=== Problem requirements ===
Rewrite the listing with every "door handle" replaced by "doorknob" and all other text unchanged. Leave out the pictures.
===== Working data =====
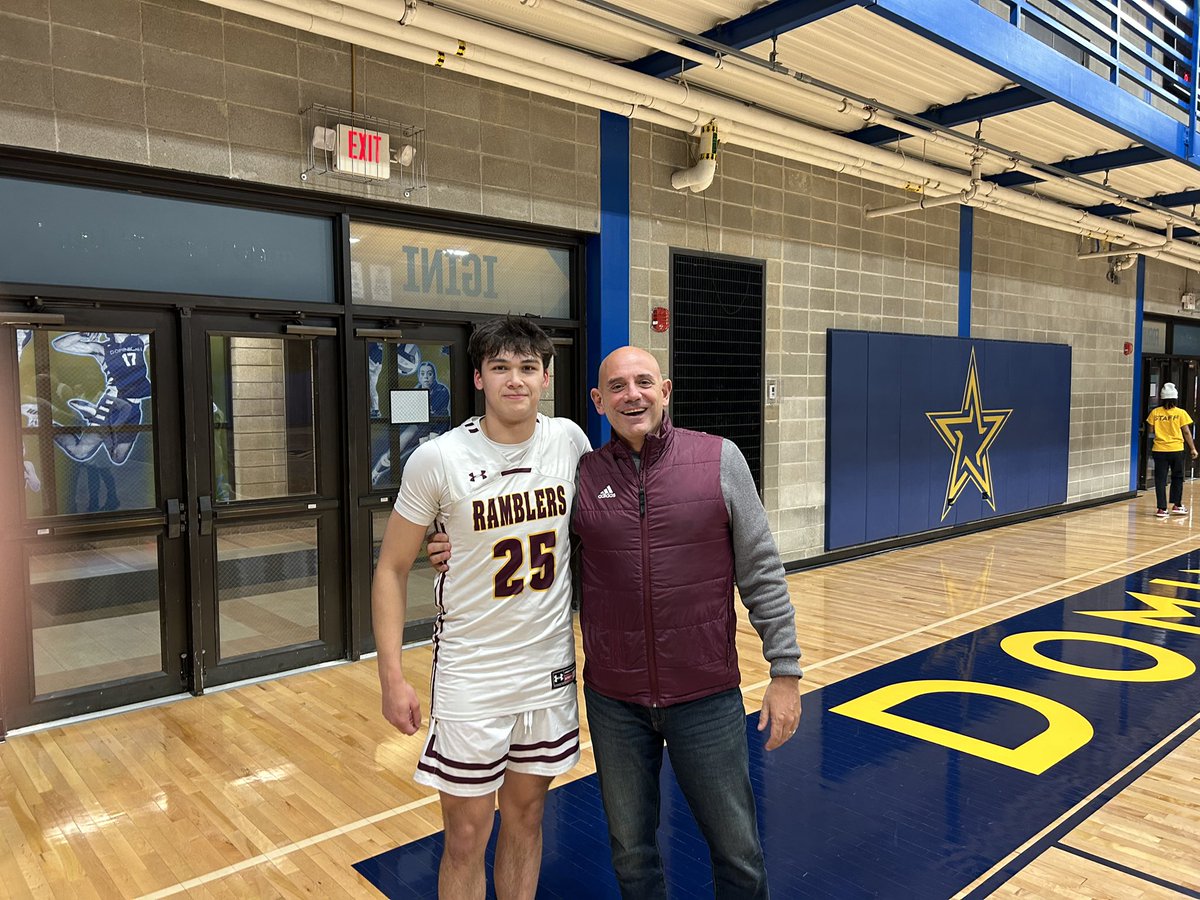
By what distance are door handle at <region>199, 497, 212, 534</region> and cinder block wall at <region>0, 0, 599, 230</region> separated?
5.31 feet

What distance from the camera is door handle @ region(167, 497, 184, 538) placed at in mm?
4387

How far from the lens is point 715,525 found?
6.65ft

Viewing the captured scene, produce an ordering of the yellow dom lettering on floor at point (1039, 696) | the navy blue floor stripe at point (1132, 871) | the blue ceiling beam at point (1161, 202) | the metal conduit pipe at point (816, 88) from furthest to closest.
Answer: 1. the blue ceiling beam at point (1161, 202)
2. the metal conduit pipe at point (816, 88)
3. the yellow dom lettering on floor at point (1039, 696)
4. the navy blue floor stripe at point (1132, 871)

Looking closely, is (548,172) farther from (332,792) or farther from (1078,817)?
(1078,817)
=====
=== Worked answer ===
By what distance are doorknob at <region>199, 497, 212, 534</region> and cinder block wall at <region>0, 0, 599, 230</region> separated?
5.31 feet

What distance from the camera is doorknob @ region(167, 497, 184, 538) placed at in mm?
4387

How far from the lens is point 715,525 found?
6.65ft

Viewing the captured scene, produce an ordering of the yellow dom lettering on floor at point (1039, 696) | the navy blue floor stripe at point (1132, 871) | the blue ceiling beam at point (1161, 202) | the metal conduit pipe at point (816, 88) from furthest to closest.
Answer: 1. the blue ceiling beam at point (1161, 202)
2. the metal conduit pipe at point (816, 88)
3. the yellow dom lettering on floor at point (1039, 696)
4. the navy blue floor stripe at point (1132, 871)

Looking closely, is (548,172) farther from (332,792) or farther from (1078,817)?
(1078,817)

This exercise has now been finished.